Kapıçam denince fuar akla gelirdi, piknik hatra düşerdi evvelden. Çam dallarıyla çelik çomak oynardı çocuklar, tatlı bir meltem yanağımızı okşardı orada… Şimdi, makber başına gölge eden sayısız Türk bayrağı, toprağa sakladığımız birçok sevgili, hasret, ıstırap, gözyaşı var orada. Ölüm, bir kez daha fısıldadı kulağıma bu hafta. Bir sevgili dost, bir güzel gönüllü ağabey, bir zahit insan daha düşmüş toprağa. Abdullah Kekil ağabeyim de değiştirmiş dünyasını, Kapıçam’dan ukbaya…

***

Abdullah ağabeyi ilk kez Büyükşehir’in basın birimini ziyaret ettiğinde görmüştüm. Önce sevgili kardeşim Ali Rıza Karakale’nin yanına vardı. Ben Ali Rıza ile sohbet ederken nasıl hissediyorsam, yüzümde nasıl bir ifade varsa onunki de aynıydı. Anlaşıldığından emindi, kalbi mutmaindi, kibirden azadeydi… Ulvi sohbetleri sona erdiğinde Ali Rıza, Abdullah ağabeyin elini öpmek üzere eğildi.
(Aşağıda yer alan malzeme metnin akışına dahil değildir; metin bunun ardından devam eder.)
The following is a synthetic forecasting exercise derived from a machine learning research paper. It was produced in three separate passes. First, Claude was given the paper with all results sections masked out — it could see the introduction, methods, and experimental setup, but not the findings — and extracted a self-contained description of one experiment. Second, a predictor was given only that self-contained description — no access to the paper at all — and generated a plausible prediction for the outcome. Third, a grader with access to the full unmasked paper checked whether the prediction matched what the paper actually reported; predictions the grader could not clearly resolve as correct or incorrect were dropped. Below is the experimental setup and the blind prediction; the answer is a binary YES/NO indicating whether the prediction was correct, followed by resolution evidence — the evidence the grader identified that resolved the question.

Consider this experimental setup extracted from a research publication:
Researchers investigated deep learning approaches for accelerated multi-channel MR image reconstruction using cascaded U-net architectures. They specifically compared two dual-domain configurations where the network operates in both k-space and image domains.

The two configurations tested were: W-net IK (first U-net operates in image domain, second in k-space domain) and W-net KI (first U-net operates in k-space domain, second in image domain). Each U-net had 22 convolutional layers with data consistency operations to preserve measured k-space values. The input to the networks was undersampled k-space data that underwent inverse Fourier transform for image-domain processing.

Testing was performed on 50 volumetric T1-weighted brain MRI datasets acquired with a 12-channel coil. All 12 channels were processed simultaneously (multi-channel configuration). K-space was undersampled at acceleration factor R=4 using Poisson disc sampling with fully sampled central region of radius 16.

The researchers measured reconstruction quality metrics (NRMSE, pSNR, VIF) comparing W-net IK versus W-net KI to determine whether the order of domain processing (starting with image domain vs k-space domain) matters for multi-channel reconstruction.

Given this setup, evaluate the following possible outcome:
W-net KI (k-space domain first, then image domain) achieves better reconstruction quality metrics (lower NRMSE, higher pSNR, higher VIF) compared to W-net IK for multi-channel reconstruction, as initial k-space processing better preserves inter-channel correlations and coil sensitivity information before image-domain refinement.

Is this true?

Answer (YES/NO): NO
Bu sırada Abdullah ağabey de onun eline eğilmişti. Bu, ancak tasavvuf bendelerinin anlayacağı türden bir hürmetti. Çünkü yaptıkları şey, adı “Teberrük” olan bir Nakşi geleneğiydi.

***

Tanışıklığımız dostluğa evrildi. Çayından, sohbetinden ikram etti sık sık. Yıllar içinde Abdullah ağabeyde fark ettiğim bir şey vardı: Ben duvar meşrep bir adamdım, o ise bir ayna gibiydi. Muhtar arkadaşı Fatih Karaköse ile bir araya geldiğinde başka bir sohbet içine giriyor, mesai arkadaşı İsmail Ersoy ile bambaşka… Fakat herkese, herkese ikram ettiği ortak tek bir şey var: Tebessüm… Hafızamda onun çehresi yalnızca mütebessim. Sen, bu kubbeye hoş bir sada bıraktın ağabey. Rabbim bu dünyada muhafaza ettiğin gülümsemeni ebediyette de yüzünden eksik etmesin.